Über Weide, Vieh und Wald

Weide gibt es hier nicht besonders, aber gerade ausreichend. Der Verwalter hält zum Ackerbau sieben bis acht Pferde, acht Ochsen, 30 Stück Vieh und 500 Schafe. Brennholz gibt es hier kaum.

Über Dienste und Gesinde

Der Verwalter hat zwei Knechte, zwei Jungen, drei Mägde, einen Häker. Früher haben die beiden Kossaten Fußdienst geleistet, aber nun ist der eine gestorben, der andere wurde von hier weggenommen und auf einen anderen Hof gesetzt. Der Verwalter übernimmt die Äcker der beiden.

Abgaben

Der Pächter gibt 342 vorpommersche Gulden Pacht. Der Pastor zwölf Scheffel Roggen, der Küster zwölf Scheffel Hafer.

Bestandssignaturen: anzeigen
Übersetzung: 2009, Dr.

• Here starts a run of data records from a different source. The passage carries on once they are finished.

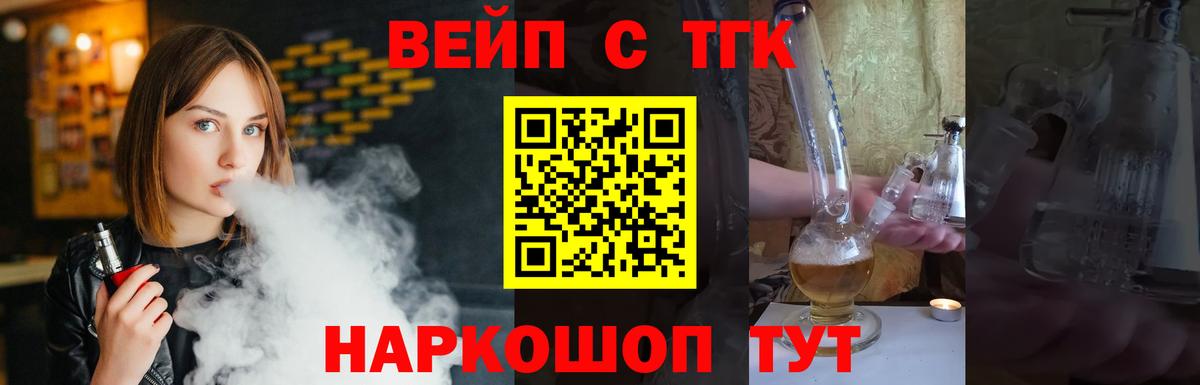 ТГК гашишное масло Боровичи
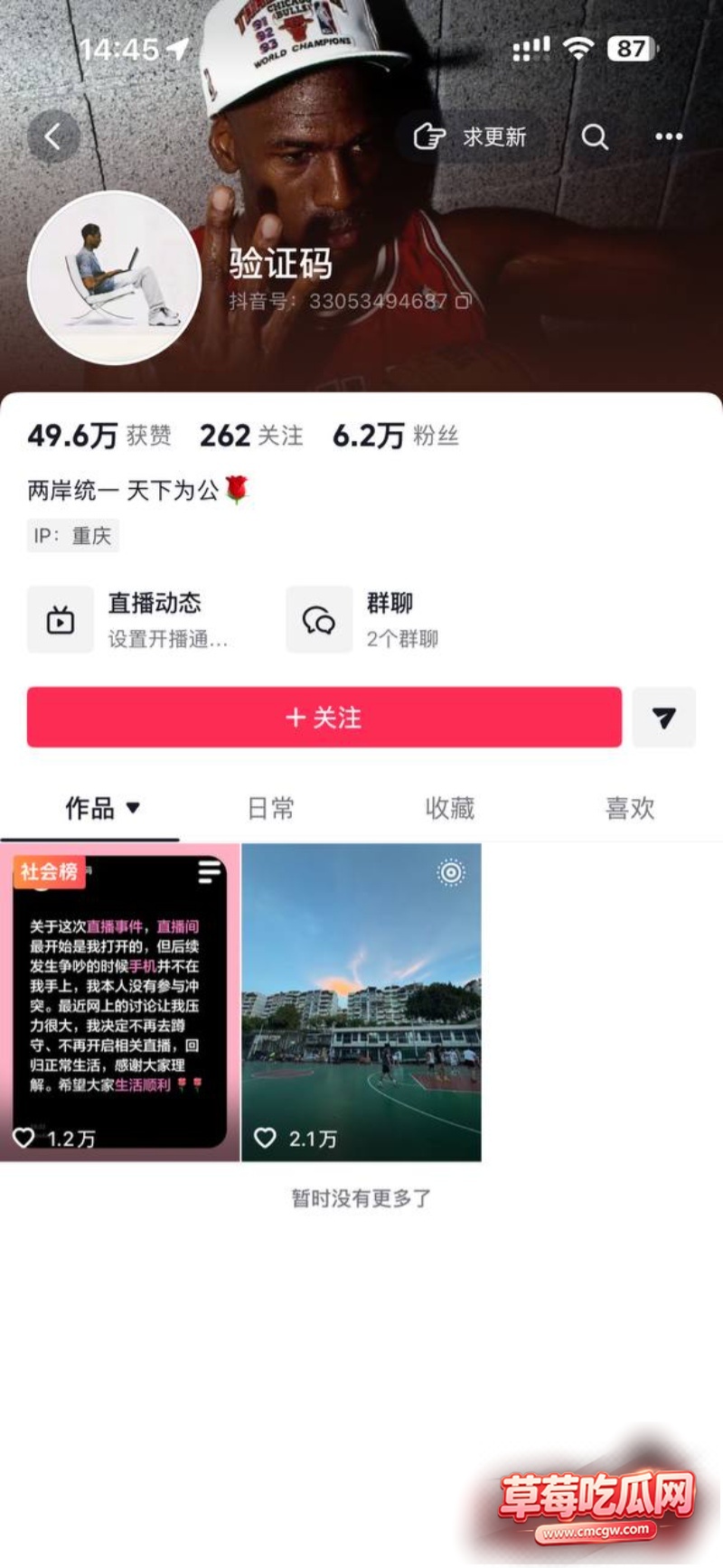 时代峰峻单刀赴会0 时代峰峻单刀赴会0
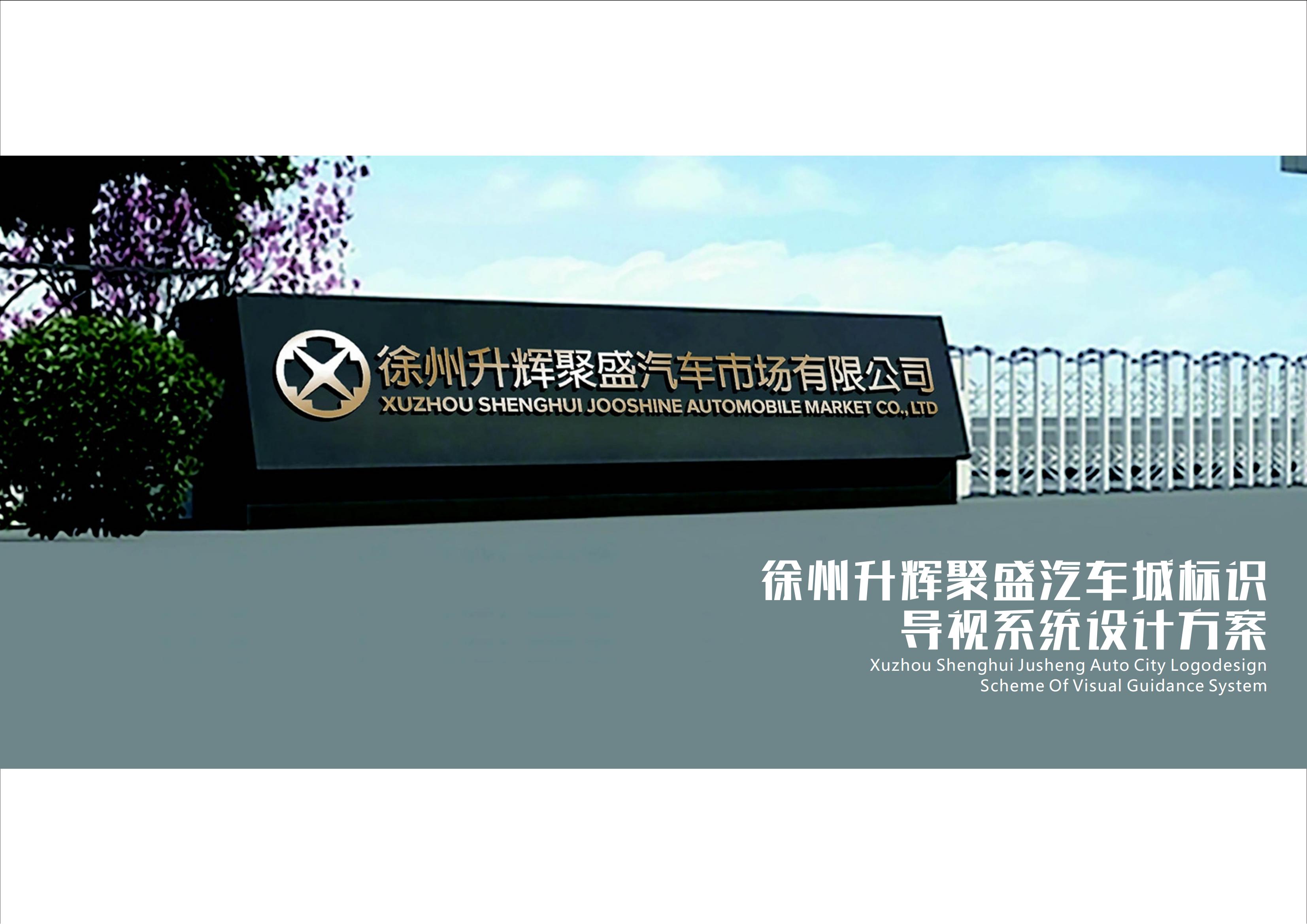 升輝聚盛汽車城標(biāo)識(shí)導(dǎo)視系統(tǒng)設(shè)計(jì)方案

Michael Busch
Namen der Landmesser:
Hauptvermessung: Johan Gabriel Höök
Revision: A. Norrdahl, M. Hesselgreen
Anmerkungen:

1  Ackerhof (auch Ackerwerk oder Vorhof): ein Nebenhof, der zu einem Gutshof gehört und zum Ackerbau oder zur Viehwirtschaft genutzt wird.  Der Ackerhof, In: Adelung, Johann Christoph: Grammatisches kritisches Wörterbuch der hochdeutschen Mundart, Bd. 1. Wien 1811. Sp. 159.

2 Laut Urkarte vermessen von Johan Gabriel Höök.

3  Kossat, Kossät, Häusling (casati), Einlieger, Kätner. Kleinbauern, die nicht das zu einem eigentlichen Bauern gehörige Haus mit Land, sondern ein Häuschen, eine Kate, oder eine Hütte besitzen, zu dem Gärten und ein wenig Acker oder Weideland gehört. Abgaben, Dienste und Besitzverhältnisse oder andere „Gewohnheiten“ waren von Landstrich zu Landstrich verschieden.  Krünitz, Johann Georg: Oekonomische Encyklopädie oder allgemeines System der Staats- Stadt- Haus- und Landwirthschaft, Bd 154, Berlin 1831, Sp. 89.

4  In der Landwirtschaft ein breiter, gemeiniglich eingeschlossener Weg, auf welchem das Vieh von der Weide getrieben wird, in welcher Bedeutung es im Hochdeutschen am gewöhnlichsten ist: Die Viehtrift, der Viehweg, Treibeweg. 2) Der Ort, auf welchen das Vieh zur Weide getrieben wird. In weiterer Bedeutung führt jeder Ort dieser Art den Namen Trift, in engerer aber nur das Brachfeld, in so fern es dem Vieh zur Weide dient, zum Unterschied von der Weide.  Wehrmann, Martin: Geschichte der Stadt Stettin, Stettin 1911, ND Frankfurt a. M. 1979, S. 276ff.